Ah, agriculture – that wonderful development that gave the human species a (semi-)reliable source of food.
For the tens of thousands of years before that, our prehistoric ancestors had to rely on the vagaries of fate to cross paths with suitable prey (and kill them, rather than being killed) or to come across edible plants.
They never knew when their next meal would be, and thus, had a body adapted to maximise whatever food they could obtain.
While science and technology has advanced by leaps and bounds ever since the Industrial Revolution, our body remains genetically and physiologically the same as our hunter-gatherer ancestors.
Today, we are surrounded by food, but our body is still programmed for those cavemen days of scarcity. And that is our downfall.
Signals from the body
“The general process of how our brain influences food intake revolves around the fact that there are circulating cues – hormonal or nutritional – in the blood, and they signal to the brain.
“What they signal to the brain is your general nutrition status, and the brain translates these signals into influencing intake,” says University of Cambridge, United Kingdom, Metabolic Research Laboratories Genomics and Transcriptomics director Dr Giles Yeo, adding that this is a simplification as there are a number of complex underlying mechanisms and factors involved.
From below the neck, the signals come from two major areas, he says.
“The first are your long-term stores, which are coming from your fat.
“What is absolutely critical from an evolutionary point of view is for your brain to know how much fat you have.
“And the reason that is critical is because how much fat you have is how long you can last without food,” he says.
“However, that is still not enough information to actually influence your food intake.
“The second thing you need is to know meal to meal variation, i.e. what did you have last and how much did you have.
“For that, your brain has to rely on signals from your stomach and your gut.”
He explains: “When you’re eating, your body is very good at informing the brain – unconscious to you – exactly what’s going on.
“So it knows how many calories you’re eating, it knows the macronutrient content of the calories – what percentage of carbs, fat, protein etc.”
The body does this by producing different hormones in response to how much protein, fat, carbohydrates or other nutrients we eat.
The subtle changes in the amount or ratio of the different hormones are what allows the brain to know exactly what and how much nutrients we have consumed.
“It then integrates all the signals – how long can I last without food, what did I last eat and how much did I last eat – and the next time you come across food, it influences your interaction with food.”
Food and the brain
When it comes to the brain itself, Dr Yeo says that it can be broadly divided into two systems: the homeostatic system and the hedonistic system.
The homeostatic system, which he equates to the body’s fuel gauge, calculates how much energy we have spent in physical activity or physiological processes, and informs our body as to how much we need to eat to replace that energy,
In today’s context, the homeostatic system is actually sufficient to control our food intake as most of us have regular, reliable mealtimes.

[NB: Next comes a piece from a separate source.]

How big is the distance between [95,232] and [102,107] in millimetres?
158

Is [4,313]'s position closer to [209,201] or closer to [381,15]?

However, before the advent of agriculture, the human species could not rely on a regular food supply; therefore, the homeostatic system, while critical, was not enough to ensure the survival of the species.
When you do not know when your next meal will be, you not only need to replace the energy you have already used up, but also build up your long-term energy stores, i.e. fat, so that you can survive for a long time without eating if necessary.
Says Dr Yeo: “Another part of the brain takes over in order to make sure you eat more than you need, and that part of the brain I call the hedonic or reward part of the brain.
“That’s the part of the brain that makes eating feel good.”
Many might be familiar with the concept of the “dessert stomach” or “extra stomach for dessert”. This is when, no matter how full you feel from the main meal, you can still find space for dessert.
Dr Yeo shares that there is a real physiological basis to the concept.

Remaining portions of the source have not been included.